Другой афоризм Майверса таков: "Если вы хотите всегда быть молодым, живите в столице и никогда не оставайтесь в провинции больше чем на несколько недель. Возьмите для сравнения двух человек одинакового сложения и возраста, скажем, лет двадцати пяти. Пусть один живет в Лондоне и ведет регулярный образ жизни английского клубмена, другой же проводит все время в какой-нибудь сельской местности, какую обычно нелепо называют здоровой. Взгляните на обоих, когда они достигнут сорокапятилетнего возраста. Лондонец сохранил фигуру — у сельского жителя образовалось брюшко. У лондонца прекрасный, ровный цвет лица — кожа на лице сельского жителя обветренная, а может быть, и дряблая".
Третья аксиома Майверса была такого рода: "Никогда не обзаводитесь семьей — ничто так не старит, как семейные радости и родительские узы. Не множьте своих забот и замкните жизнь самым тесным кругом. Зачем прибавлять к чемодану ваших неприятностей еще шляпные картонки леди и целый фургон для детской? Не будьте честолюбивы — это приводит к подагре.
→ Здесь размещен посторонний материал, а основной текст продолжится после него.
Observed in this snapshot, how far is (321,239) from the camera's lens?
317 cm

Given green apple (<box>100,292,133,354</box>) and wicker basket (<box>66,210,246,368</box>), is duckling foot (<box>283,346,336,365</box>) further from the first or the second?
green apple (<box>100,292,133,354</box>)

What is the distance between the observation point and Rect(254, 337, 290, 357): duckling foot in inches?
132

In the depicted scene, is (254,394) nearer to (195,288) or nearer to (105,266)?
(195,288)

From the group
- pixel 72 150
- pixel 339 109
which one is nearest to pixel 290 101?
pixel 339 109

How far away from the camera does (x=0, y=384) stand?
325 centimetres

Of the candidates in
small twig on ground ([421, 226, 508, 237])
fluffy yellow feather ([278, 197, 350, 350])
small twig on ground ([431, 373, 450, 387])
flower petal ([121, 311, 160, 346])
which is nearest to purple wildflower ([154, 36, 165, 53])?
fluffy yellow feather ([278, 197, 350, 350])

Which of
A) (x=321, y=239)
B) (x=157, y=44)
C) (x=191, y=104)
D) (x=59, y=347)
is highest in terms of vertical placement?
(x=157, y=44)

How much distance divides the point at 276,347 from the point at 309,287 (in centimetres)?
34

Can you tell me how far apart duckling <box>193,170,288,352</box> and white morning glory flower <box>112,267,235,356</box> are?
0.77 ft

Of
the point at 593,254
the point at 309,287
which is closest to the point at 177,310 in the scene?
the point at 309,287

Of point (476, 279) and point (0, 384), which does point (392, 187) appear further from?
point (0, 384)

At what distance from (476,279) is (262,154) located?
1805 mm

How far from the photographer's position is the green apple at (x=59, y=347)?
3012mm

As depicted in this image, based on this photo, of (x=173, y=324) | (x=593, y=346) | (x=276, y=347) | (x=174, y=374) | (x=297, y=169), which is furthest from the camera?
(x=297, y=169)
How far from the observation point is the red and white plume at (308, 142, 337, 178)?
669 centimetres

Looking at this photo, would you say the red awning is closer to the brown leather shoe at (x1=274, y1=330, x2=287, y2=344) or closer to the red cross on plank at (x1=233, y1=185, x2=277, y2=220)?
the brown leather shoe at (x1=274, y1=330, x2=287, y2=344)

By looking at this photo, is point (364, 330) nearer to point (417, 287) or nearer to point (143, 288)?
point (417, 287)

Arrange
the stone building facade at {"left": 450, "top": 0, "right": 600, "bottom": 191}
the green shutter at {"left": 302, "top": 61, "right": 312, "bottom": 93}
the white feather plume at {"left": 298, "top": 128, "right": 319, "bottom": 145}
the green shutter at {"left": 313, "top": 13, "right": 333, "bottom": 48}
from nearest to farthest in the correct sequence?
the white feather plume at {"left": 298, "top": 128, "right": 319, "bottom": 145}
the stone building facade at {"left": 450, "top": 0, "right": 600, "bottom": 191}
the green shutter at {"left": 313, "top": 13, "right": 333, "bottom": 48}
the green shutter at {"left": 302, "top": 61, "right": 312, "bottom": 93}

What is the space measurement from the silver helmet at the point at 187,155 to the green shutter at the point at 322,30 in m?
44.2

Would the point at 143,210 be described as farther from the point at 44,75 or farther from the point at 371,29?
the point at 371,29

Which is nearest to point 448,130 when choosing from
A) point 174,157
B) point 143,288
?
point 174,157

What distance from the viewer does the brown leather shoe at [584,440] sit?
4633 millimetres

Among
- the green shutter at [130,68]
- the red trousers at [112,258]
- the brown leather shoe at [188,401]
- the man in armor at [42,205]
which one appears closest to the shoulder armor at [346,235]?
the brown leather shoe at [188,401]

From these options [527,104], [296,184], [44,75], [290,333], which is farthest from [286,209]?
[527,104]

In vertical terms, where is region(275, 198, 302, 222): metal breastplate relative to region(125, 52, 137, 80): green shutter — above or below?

Честолюбие требует от человека больших лишений и ничего не дает ему взамен до той поры, когда он уже перестает чему-либо радоваться".
Интересно еще такое его изречение: "Свежий ум способствует физической свежести. Впитывайте в себя лишь сегодняшние идеи, вчерашние отбрасывайте. А что касается завтрашних, то будет достаточно времени обдумать их, прежде чем завтра превратится в сегодня".
Сохранив здоровье и молодость соблюдением всех этих правил, Майверс появился в Эксмондеме lotus, teres [26], но не rotundus [27]. Это был человек среднего роста, стройный, прямой, с правильными четкими, хотя и мелкими чертами лица, тонкими губами и превосходными зубами, ровными и белыми, чему был обязан отнюдь не зубному врачу. Ради зубов он избегал кислых вин, особенно рейнвейна, сладких блюд и горячих напитков. Он даже чай пил холодным. "Есть две вещи в жизни, говорил Майверс, — которые мудрец должен сохранять ценой всевозможных жертв: здоровый желудок и эмаль зубов. Для многих бедствий есть утешение, но при несварении желудка и зубной боли вас не утешит уже ничто".